By Tobin Barnes
People send questions to the Internet portal, Yahoo! (The exclamation mark is part of their trademark, not necessarily my sentence.) The portal people then tell the curious and everyone else (perhaps the vast majority) how to find the answers using the Internet.
I, on the other hand, don't need to be told. I know the answers to Yahoolish questions like the following:
“Some of my friends have a fear of clowns. Why is this?”
Early on they got some bad advice, as in, “Some clown told me to invest in Enron.”
"Did Darwin coin the phrase, 'survival of the fittest'?"
No. That’s an urban legend.
Darwin, an astute observer of his environment, had seen the results of prior U.S. presidential elections and wasn’t yet ready to go that far. Later, it took an unbridled optimist to have the courage to start using that phrase.
“Who invented the remote control?”
My old man.
Whenever he wanted to see what was on one of the other two channels, he’d tell me to get up and change it.

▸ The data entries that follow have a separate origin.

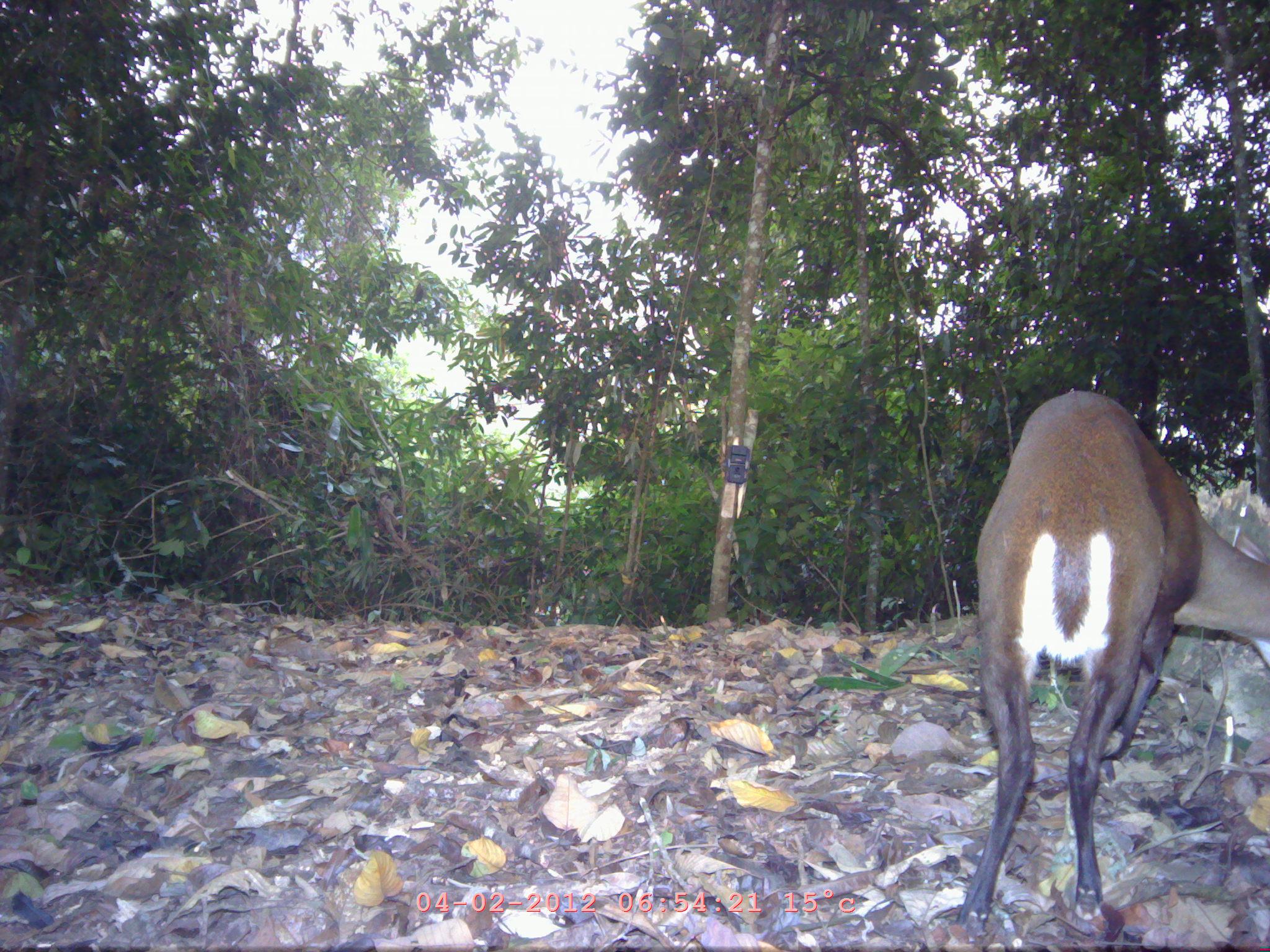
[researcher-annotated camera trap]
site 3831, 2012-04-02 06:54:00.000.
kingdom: Animalia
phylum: Chordata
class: Mammalia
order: Artiodactyla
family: Cervidae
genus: Muntiacus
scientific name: Muntiacus muntjak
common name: southern red muntjac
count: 1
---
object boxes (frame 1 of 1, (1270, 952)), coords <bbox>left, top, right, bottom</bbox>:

“How do clowns do their tricks?”
Generally, in a humorous sort of way.
“I’ve heard there are only seven basic story plots. What are they?”
Well, actually, to simplify it even further, there’s only one basic story: boy meets girl.
From there, variations of tragedy, comedy, and irony arise—once in a while, satire. Sometimes, you get a happy ending, but it takes years to fill out that plot and most people lose interest well before then.
“What can you tell me about Rube Goldberg?”
He was a cartoonist who designed absurdly complex contraptions that would go through ridiculous contortions to accomplish simple, everyday tasks any child could manage—much the way many employees are forced to function in their work places.
“Who invented Sudoku?”
A fiend.
What does it mean when a product is ‘organic’?”
It’s going to cost you more.
But...
It’s a small price to pay for better health, which, when you think out it, is priceless. (Boy, that’s heavy, as we used to say back about the time Earth Day popped up.)
“Are dogs’ mouths really cleaner than humans’?”
No doubt. Obscenity-wise.
“How many people are running for president in 2008?”
A virtual manna from heaven, especially if there is a grain or two among the chaff.
The number of candidates is quite amazing, considering what we put them through.
If only this enormously expensive dog-and-pony show actually worked. The evidence lately has not substantiated the process, which becomes more convoluted each go around.
“What exactly is tapioca?”
Fish eyes.
Or anyway, that’s what some kid told me when I was little.